The third shift is in language. Quin Snyder's principle — "the sillier the name, the more they remember it" — applies directly to read coaching. Give every read a precise name, even a weird one. When a player hears "corner stunt" and knows exactly what the corner defender is doing and what that means for their decision, they can communicate faster, think faster, and hold each other accountable without waiting for a coach to intervene. The word becomes the decision.

Finally, the practice structure itself matters. Hanlen's Decision Making Drill Book builds a full ladder: 1v1 isolated reads — a gap-stunt closeout, a pindown read, a veer finish — then 2v1 ball-screen reads, then 2v2, then 3v2 and 3v3 post doubles and combination screens. The value of the ladder is the sequence. Each step isolates a new read, adds the next relevant defender, and then connects the action to the possession that flows from it. Players don't just learn the read — they learn the read in context, which is where it actually has to work.

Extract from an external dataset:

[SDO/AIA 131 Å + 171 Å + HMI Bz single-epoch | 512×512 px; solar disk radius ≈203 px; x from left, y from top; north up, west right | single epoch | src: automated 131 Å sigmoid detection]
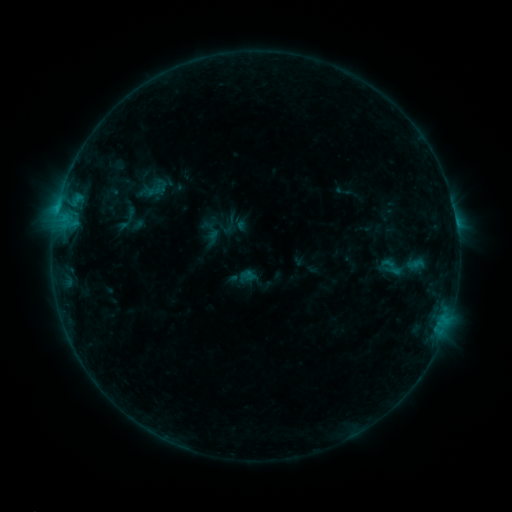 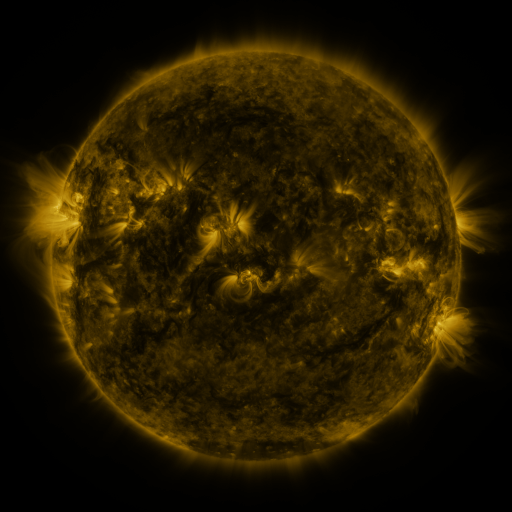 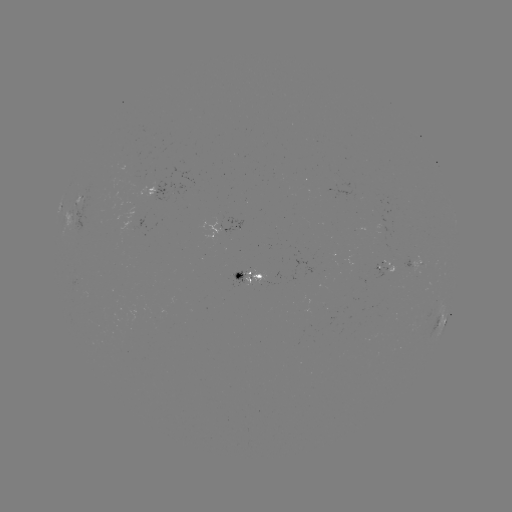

When practice is consistently structured around advantage drills, constraint-based reps, and decision scoring, something changes in the gym. Players start talking to each other between reps about what they saw. They start calling the reads by name without being prompted. They start holding each other accountable to looking before acting. That's the target state Snyder described: the coach's accountability becomes the players' accountability. When that happens, the team is no longer being coached to make reads. They are coaching themselves.

Coach Note

Before your next practice, pick one specific read you want players to own by the end of the season — a corner closeout, a short-roll pitch, a drive-and-kick. Build your advantage drill progression around that one read: 2v1, then 3v2, then 4v3. Run it every practice. Name it, score it, and let players start correcting each other when the read is wrong. One read, owned deeply, transfers better than five reads learned superficially.

  • Start every practice with a decision rep. Open with a 2v1 or 3v2 advantage drill before any set plays — it primes players to look before they act for the rest of the session.
  • Name every read you're coaching. Give constraint situations and defensive looks specific labels so players can communicate and self-correct without waiting for you to intervene.
  • Use the 1v0 → 1vC → controlled-advantage → game progression to install any new action — don't go live until players have demonstrated the read at the previous stage.
  • Ask "What did you see?" before correcting. Let plays finish, then activate the player's own evaluation before offering the answer. This builds self-coaching habits over a full season.
  • Score decision drills like competition. Points for correct reads (offense) and correct rotations (defense) make the standard real and reveal which players are and aren't reading under pressure.